Osmanlı'da ikinci meşrutiyetle birlikte basında sansürün ilk defa kaldırıldığını hatırlatan Arda şu ifadelere yer verdi, “ 24 Temmuz tarihi, basın tarihinde sansürle mücadelenin önemli bir sembolüdür. Bu bağlamda, bütün basın mensuplarının 24 Temmuz Gazeteciler ve Basın Bayramını kutluyorum. Basın mensuplarının ve sektör içerisinde yer alan bütün arkadaşlarımızın daha uygun koşullarda mesleklerini icra etmelerinin mümkün olmasını temenni ediyorum. 24 Temmuz, sansürle mücadelede sembol bir tarih ve böyle bir günde en büyük temenni ve talebimiz, basında sansürün tek bir zerresine dahi rastlanmayan ortamda mesleğimizi icra etmektir. Toplum, bürokrasi ve siyaset kurumları arasında köprü görevi basının en önemli ve en güçlü ayağı basın özgürlüğüdür.”

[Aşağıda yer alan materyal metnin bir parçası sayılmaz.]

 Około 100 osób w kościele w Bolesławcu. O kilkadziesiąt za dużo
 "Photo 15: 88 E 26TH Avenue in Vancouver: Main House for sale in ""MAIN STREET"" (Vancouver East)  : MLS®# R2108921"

Günümüz gazeteciliğini değerlendiren Arda Şunları kaydetti: “Gazetecilik; güncel olaylar, konular ve kişiler hakkında toplanan bilgileri olabildiğince tarafsız bir şekilde yayımlamanın yanı sıra toplum, bürokrasi ve siyaset kurumları arasında köprü görevi görmek gibi bir misyonu da barındırıyor. Zaman ilerledikçe gazetecilik tıpkı diğer sektör ve alanlarda olduğu gibi çağın getirdiklerine ayak uydurdu. Gazetecilik mesleği ve mesleğin barındırdığı misyonlar günümüzde sanal ortama yani internet ortamına taşındı. Gazetecilik ve basın sektörünün internet ortamına taşınması, daha geniş bir kitleye ulaşmayı sağlamanın yanı sıra maliyetlerinde düşmesini sağladı. Geleneksel gazeteciliğin artan maliyetlerinden kaçınan birçok meslektaşımızın, mesleğini internet ortamına taşıması bir uyum ihtiyacından değil zorunluluktan kaynaklanmaktadır. Günümüz gazeteciliği aslında bir dönüşüm sonrası tam olarak bir uyum sürecinde. Yerel düzeyde çağın gereksinimlerine ve getirdiklerini hazmetme sürecinde diyebiliriz.” (Ömer Aşkın-İLKHA)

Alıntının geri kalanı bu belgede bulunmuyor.